MTI invests in services after FY13 growth takes it past £30m
Storage and security player publishes upbeat numbers revealing big plans for cloud and services
MTI Technology grew turnover by almost a quarter and profit by more than 75 per cent during a stellar 2013 fiscal year in the UK.
Accounts recently filed with Companies House reveal that, for the year to 31 March 2013, the Surrey-based VAR grew UK turnover 23 per cent annually to a little over £32m. Operating profit soared 76.7 per cent to £1.1m, and net assets were also on the up, rising by almost £1m to stand at £3.9m at the year's end.
The accounts show that sales of products, services and consultancy all grew nicely during the year. Hardware and software sales rose 17.6 per cent year on year to £22.1m, while core maintenance services increased 23.7 per cent to £7.2m. Revenue from consulting and professional services was the biggest mover, spiking by 91.8 per cent to £2.7m.
The directors' report for the year cites the increase in the firm's services client base, alongside its new digs in Scotland, as key drivers for growth.

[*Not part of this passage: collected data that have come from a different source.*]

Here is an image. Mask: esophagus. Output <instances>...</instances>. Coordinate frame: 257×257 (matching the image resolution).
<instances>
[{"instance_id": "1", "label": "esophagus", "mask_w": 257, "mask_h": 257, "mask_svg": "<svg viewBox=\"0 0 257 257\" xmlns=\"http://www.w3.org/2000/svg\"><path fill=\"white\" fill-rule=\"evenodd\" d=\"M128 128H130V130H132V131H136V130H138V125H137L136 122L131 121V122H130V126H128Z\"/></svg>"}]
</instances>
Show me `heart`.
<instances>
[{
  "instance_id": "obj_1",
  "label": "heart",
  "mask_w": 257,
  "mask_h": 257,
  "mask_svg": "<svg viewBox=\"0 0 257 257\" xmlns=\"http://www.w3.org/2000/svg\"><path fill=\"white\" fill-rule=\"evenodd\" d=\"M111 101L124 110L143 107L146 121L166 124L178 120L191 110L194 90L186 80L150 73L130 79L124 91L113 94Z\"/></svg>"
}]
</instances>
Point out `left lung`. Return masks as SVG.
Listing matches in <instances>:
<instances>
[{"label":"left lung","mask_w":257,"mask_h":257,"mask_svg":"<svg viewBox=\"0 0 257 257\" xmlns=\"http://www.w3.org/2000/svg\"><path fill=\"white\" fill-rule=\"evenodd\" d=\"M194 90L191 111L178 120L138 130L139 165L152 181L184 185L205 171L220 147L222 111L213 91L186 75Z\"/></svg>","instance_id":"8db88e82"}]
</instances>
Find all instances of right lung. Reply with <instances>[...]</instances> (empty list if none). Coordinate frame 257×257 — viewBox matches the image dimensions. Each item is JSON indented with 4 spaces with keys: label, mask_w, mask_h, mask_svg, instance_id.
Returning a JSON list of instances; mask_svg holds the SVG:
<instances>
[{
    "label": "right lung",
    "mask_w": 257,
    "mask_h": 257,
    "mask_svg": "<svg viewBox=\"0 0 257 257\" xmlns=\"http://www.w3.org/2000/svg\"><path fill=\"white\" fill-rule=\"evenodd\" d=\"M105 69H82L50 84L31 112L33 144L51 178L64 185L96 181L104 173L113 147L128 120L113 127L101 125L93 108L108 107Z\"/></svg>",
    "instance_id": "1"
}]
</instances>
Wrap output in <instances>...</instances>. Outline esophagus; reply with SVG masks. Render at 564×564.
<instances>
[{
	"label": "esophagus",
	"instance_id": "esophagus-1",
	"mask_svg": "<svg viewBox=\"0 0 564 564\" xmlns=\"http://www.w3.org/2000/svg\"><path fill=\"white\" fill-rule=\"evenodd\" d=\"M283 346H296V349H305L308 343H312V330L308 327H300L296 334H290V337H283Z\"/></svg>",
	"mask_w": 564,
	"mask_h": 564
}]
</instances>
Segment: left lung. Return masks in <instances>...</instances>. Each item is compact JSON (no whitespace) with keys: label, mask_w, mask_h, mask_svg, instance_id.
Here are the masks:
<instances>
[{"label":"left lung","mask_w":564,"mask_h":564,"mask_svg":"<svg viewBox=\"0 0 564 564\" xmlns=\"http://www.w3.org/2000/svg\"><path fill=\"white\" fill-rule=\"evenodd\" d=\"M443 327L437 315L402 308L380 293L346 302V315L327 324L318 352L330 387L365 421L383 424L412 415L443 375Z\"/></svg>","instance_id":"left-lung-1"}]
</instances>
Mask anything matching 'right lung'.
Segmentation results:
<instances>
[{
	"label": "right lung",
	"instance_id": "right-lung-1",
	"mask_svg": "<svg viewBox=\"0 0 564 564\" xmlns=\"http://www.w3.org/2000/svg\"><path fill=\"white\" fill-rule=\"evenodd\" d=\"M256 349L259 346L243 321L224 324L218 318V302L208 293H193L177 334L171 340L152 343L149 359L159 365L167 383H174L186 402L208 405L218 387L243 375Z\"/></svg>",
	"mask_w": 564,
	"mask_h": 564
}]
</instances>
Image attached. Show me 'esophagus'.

Also helping the top line move along was the integration of security reseller GSS, which is now complete following its acquisition by MTI in 2011.
"The company has continued its programme to invest in the development of its managed services business and is making a significant investment in the growth of its cloud-based offerings," adds the report. "There is a strong belief that the company will continue to see gross profit margin growth in the fiscal year 2013/14.
"However, due to the cost of the investments being made in the managed services and cloud-based offerings, we do not anticipate similar levels of profit growth. We believe these investments are important for the longer-term growth of the business and will manifest themselves from 2014 onwards."
In August MTI revealed it was also ploughing a seven-figure sum into its security business, including expanding into a number of mainland European countries. The investment in organic expansion comes after the reseller concluded there were currently no suitable targets for further acquisitions, although another M&A play has not been ruled out for the future.